ABOUT THIS EXERCISE: Both the line containing "Yapı sütun vektör simgesi" and the line containing "Жіноча сумка для" belong to the span. Output exactly that span from the listing below, and nothing outside it.

MATERIAL PROVIDED:
══════════════════════════════
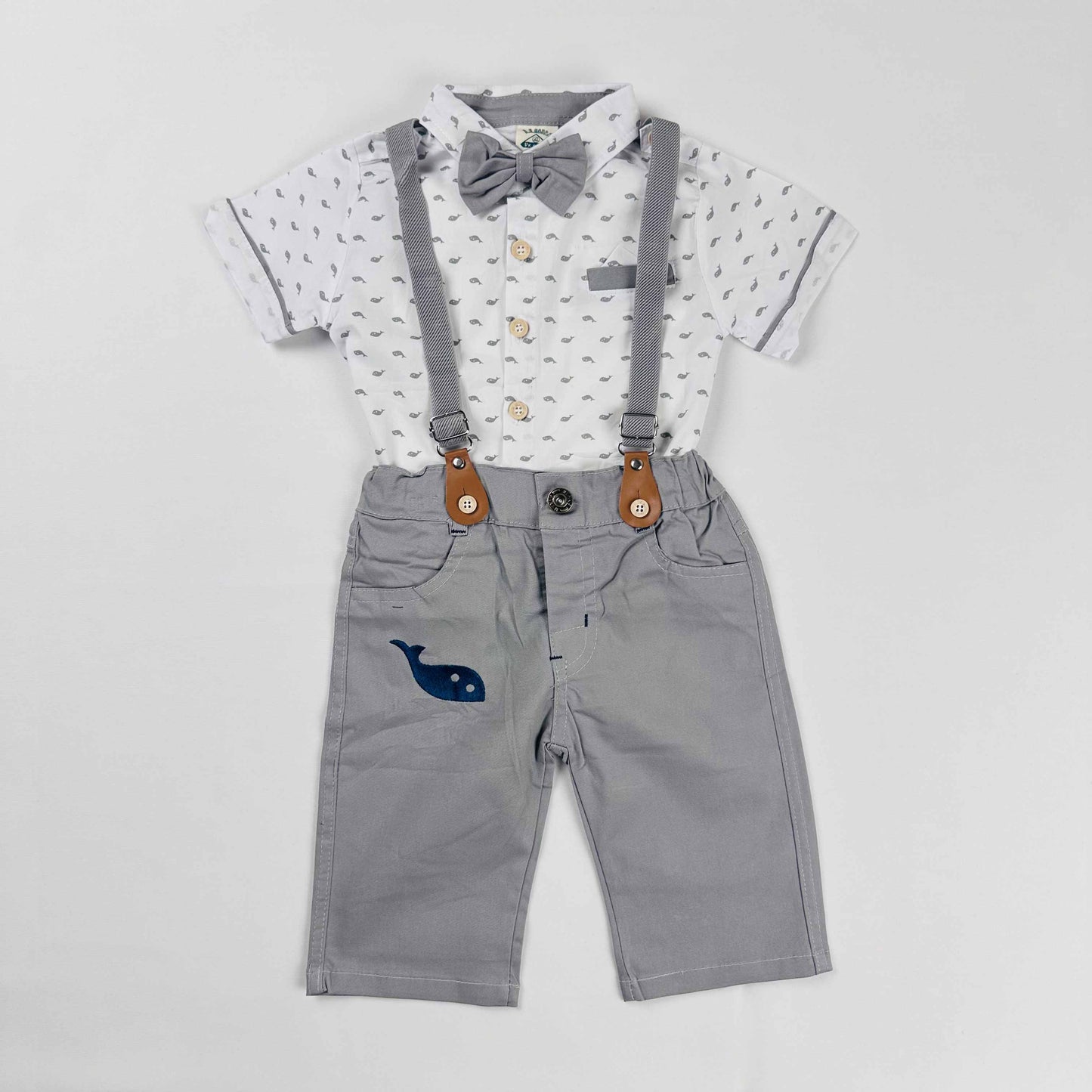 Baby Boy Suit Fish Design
══════════════════════════════
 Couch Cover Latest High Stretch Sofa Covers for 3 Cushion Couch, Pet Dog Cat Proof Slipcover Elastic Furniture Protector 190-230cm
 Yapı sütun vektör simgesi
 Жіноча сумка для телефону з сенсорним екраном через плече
══════════════════════════════
RESULT OF THE EXERCISE:
 Yapı sütun vektör simgesi
 Жіноча сумка для телефону з сенсорним екраном через плече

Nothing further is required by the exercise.